To do: Provide an exact reproduction of every entry.

** BEGIN **

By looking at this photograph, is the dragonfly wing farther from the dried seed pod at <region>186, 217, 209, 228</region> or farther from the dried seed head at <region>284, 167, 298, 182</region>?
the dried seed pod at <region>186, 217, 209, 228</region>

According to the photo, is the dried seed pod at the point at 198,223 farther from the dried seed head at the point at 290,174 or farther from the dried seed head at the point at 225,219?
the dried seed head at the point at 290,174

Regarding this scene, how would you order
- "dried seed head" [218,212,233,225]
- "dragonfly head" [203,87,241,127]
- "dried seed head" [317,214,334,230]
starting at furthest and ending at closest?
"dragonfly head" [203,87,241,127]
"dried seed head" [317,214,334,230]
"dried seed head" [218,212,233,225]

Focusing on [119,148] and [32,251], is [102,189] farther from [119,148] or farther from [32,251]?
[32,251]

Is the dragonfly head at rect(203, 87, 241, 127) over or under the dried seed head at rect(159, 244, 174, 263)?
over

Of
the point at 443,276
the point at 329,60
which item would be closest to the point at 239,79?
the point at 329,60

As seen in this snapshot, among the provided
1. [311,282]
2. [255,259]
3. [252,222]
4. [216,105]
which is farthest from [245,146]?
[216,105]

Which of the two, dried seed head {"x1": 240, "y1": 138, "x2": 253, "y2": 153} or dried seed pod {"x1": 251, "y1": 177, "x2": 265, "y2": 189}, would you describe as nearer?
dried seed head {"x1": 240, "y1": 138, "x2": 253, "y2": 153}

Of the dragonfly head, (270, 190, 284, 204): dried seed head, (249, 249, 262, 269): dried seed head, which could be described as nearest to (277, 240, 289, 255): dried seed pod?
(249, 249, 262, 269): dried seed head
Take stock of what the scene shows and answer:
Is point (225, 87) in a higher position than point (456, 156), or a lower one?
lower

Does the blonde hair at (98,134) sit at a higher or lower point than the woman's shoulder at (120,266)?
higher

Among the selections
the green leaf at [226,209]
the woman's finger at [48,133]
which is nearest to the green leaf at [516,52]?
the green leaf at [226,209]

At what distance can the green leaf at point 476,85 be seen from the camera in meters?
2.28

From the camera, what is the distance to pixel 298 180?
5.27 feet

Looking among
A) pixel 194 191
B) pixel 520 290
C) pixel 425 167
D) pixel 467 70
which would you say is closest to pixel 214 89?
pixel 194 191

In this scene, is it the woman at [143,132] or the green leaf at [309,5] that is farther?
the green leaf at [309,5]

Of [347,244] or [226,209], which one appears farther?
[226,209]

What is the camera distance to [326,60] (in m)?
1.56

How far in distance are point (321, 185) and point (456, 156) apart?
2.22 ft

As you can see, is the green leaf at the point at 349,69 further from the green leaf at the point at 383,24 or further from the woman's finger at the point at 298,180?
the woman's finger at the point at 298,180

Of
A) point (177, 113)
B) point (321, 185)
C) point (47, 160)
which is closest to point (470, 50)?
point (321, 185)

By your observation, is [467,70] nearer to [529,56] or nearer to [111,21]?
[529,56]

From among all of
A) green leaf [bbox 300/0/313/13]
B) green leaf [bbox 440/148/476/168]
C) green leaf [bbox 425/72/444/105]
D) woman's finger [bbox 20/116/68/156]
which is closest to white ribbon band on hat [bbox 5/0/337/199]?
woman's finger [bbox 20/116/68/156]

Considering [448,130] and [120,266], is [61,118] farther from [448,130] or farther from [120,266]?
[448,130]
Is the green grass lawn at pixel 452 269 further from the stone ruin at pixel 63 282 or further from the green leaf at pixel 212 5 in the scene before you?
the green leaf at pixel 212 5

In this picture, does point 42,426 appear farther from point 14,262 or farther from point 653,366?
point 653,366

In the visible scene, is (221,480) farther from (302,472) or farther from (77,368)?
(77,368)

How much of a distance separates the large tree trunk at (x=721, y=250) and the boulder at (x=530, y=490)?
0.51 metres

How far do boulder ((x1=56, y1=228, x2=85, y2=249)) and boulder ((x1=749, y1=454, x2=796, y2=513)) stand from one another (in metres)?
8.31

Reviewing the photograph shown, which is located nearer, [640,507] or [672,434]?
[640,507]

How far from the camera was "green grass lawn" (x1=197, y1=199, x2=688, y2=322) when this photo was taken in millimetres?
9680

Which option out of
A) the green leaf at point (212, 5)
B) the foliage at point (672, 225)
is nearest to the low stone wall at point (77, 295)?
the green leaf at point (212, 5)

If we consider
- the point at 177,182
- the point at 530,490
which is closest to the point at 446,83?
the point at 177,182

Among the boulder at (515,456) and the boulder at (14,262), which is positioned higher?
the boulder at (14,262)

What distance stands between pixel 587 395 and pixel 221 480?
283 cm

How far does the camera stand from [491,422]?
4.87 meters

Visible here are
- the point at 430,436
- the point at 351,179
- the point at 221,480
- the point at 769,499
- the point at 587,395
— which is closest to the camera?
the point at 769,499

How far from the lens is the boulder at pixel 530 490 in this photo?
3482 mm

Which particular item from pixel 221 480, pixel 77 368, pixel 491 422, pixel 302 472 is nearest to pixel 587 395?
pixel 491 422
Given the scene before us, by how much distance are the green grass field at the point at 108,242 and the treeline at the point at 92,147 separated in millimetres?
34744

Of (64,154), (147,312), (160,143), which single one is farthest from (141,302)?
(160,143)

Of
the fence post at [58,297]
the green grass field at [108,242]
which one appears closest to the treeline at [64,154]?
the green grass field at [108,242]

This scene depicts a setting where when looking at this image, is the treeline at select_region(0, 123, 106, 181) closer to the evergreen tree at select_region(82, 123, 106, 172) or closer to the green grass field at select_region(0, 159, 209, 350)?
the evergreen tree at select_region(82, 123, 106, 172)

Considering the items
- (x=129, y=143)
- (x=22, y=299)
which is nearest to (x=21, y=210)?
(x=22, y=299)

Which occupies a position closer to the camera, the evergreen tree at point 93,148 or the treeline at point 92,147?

** END **

Task output:
By looking at this photograph, is the dragonfly wing farther from the dried seed pod at <region>186, 217, 209, 228</region> or farther from the dried seed head at <region>284, 167, 298, 182</region>?
the dried seed pod at <region>186, 217, 209, 228</region>

According to the photo, is the dried seed pod at the point at 198,223 farther from the dried seed head at the point at 290,174 or farther from the dried seed head at the point at 225,219?
the dried seed head at the point at 290,174

Regarding this scene, how would you order
- "dried seed head" [218,212,233,225]
- "dragonfly head" [203,87,241,127]
- "dried seed head" [317,214,334,230]
starting at furthest and ending at closest?
"dragonfly head" [203,87,241,127]
"dried seed head" [317,214,334,230]
"dried seed head" [218,212,233,225]

Focusing on [119,148] and [32,251], is [102,189] farther from [119,148] or farther from [32,251]?
[32,251]

Is the dragonfly head at rect(203, 87, 241, 127) over or under the dried seed head at rect(159, 244, 174, 263)?
over

Of
the point at 443,276
the point at 329,60
which item would be closest to the point at 239,79?
the point at 329,60

As seen in this snapshot, among the provided
1. [311,282]
2. [255,259]
3. [252,222]
4. [216,105]
which is farthest from [245,146]?
[216,105]

Which of the two, dried seed head {"x1": 240, "y1": 138, "x2": 253, "y2": 153} or dried seed pod {"x1": 251, "y1": 177, "x2": 265, "y2": 189}, would you describe as nearer?
dried seed head {"x1": 240, "y1": 138, "x2": 253, "y2": 153}

Of the dragonfly head, (270, 190, 284, 204): dried seed head, (249, 249, 262, 269): dried seed head, which could be described as nearest to (277, 240, 289, 255): dried seed pod?
(249, 249, 262, 269): dried seed head
Take stock of what the scene shows and answer:
Is point (225, 87) in a higher position than point (456, 156), or a lower one?
lower

Does the blonde hair at (98,134) sit at a higher or lower point than the woman's shoulder at (120,266)?
higher

Among the selections
the green leaf at [226,209]
the woman's finger at [48,133]
which is nearest to the green leaf at [516,52]?
the green leaf at [226,209]

At what distance can the green leaf at point 476,85 be seen from the camera in meters?
2.28

From the camera, what is the distance to pixel 298 180?
5.27 feet

Looking among
A) pixel 194 191
B) pixel 520 290
C) pixel 425 167
D) pixel 467 70
which would you say is closest to pixel 214 89?
pixel 194 191

In this scene, is it the woman at [143,132] or the green leaf at [309,5] that is farther?
the green leaf at [309,5]

Of [347,244] or [226,209], which one appears farther?
[226,209]

What is the camera distance to [326,60] (in m)?
1.56

How far in distance are point (321, 185) and point (456, 156) apart?
2.22 ft

As you can see, is the green leaf at the point at 349,69 further from the green leaf at the point at 383,24 or further from the woman's finger at the point at 298,180?
the woman's finger at the point at 298,180

Of
A) point (177, 113)
B) point (321, 185)
C) point (47, 160)
which is closest to point (470, 50)?
point (321, 185)

By your observation, is [467,70] nearer to [529,56] or nearer to [111,21]?
[529,56]

From among all of
A) green leaf [bbox 300/0/313/13]
B) green leaf [bbox 440/148/476/168]
C) green leaf [bbox 425/72/444/105]
D) woman's finger [bbox 20/116/68/156]
which is closest to white ribbon band on hat [bbox 5/0/337/199]?
woman's finger [bbox 20/116/68/156]

Considering [448,130] and [120,266], is [61,118] farther from [448,130] or farther from [120,266]?
[448,130]
Is the green grass lawn at pixel 452 269 further from the stone ruin at pixel 63 282 or further from the green leaf at pixel 212 5 in the scene before you?
the green leaf at pixel 212 5

In this picture, does point 42,426 appear farther from point 14,262 or farther from point 653,366?
point 653,366

In the visible scene, is (221,480) farther from (302,472) or farther from (77,368)?
(77,368)

How much of a distance separates the large tree trunk at (x=721, y=250) and the boulder at (x=530, y=490)?
0.51 metres

How far do boulder ((x1=56, y1=228, x2=85, y2=249)) and boulder ((x1=749, y1=454, x2=796, y2=513)) stand from one another (in metres)?
8.31

Reviewing the photograph shown, which is located nearer, [640,507] or [672,434]?
[640,507]

How far from the camera was "green grass lawn" (x1=197, y1=199, x2=688, y2=322) when this photo was taken in millimetres?
9680

Which option out of
A) the green leaf at point (212, 5)
B) the foliage at point (672, 225)
is nearest to the low stone wall at point (77, 295)?
the green leaf at point (212, 5)

If we consider
- the point at 177,182
- the point at 530,490
which is closest to the point at 446,83?
the point at 177,182

Among the boulder at (515,456) and the boulder at (14,262), which is positioned higher?
the boulder at (14,262)

What distance stands between pixel 587 395 and pixel 221 480?
283 cm

How far does the camera stand from [491,422]?
4.87 meters

Visible here are
- the point at 430,436
- the point at 351,179
- the point at 221,480
- the point at 769,499
- the point at 587,395
— which is closest to the camera?
the point at 769,499

How far from the lens is the boulder at pixel 530 490 in this photo?
3482 mm

Which particular item from pixel 221 480, pixel 77 368, pixel 491 422, pixel 302 472 is nearest to pixel 587 395?
pixel 491 422
Given the scene before us, by how much distance are the green grass field at the point at 108,242 and the treeline at the point at 92,147 separated in millimetres?
34744

Of (64,154), (147,312), (160,143), which single one is farthest from (141,302)?
(160,143)

Of
the fence post at [58,297]
the green grass field at [108,242]
which one appears closest to the treeline at [64,154]?
the green grass field at [108,242]

This scene depicts a setting where when looking at this image, is the treeline at select_region(0, 123, 106, 181) closer to the evergreen tree at select_region(82, 123, 106, 172) or closer to the green grass field at select_region(0, 159, 209, 350)?
the evergreen tree at select_region(82, 123, 106, 172)

Considering the items
- (x=129, y=143)
- (x=22, y=299)
which is nearest to (x=21, y=210)?
(x=22, y=299)

Which occupies a position closer to the camera, the evergreen tree at point 93,148 or the treeline at point 92,147?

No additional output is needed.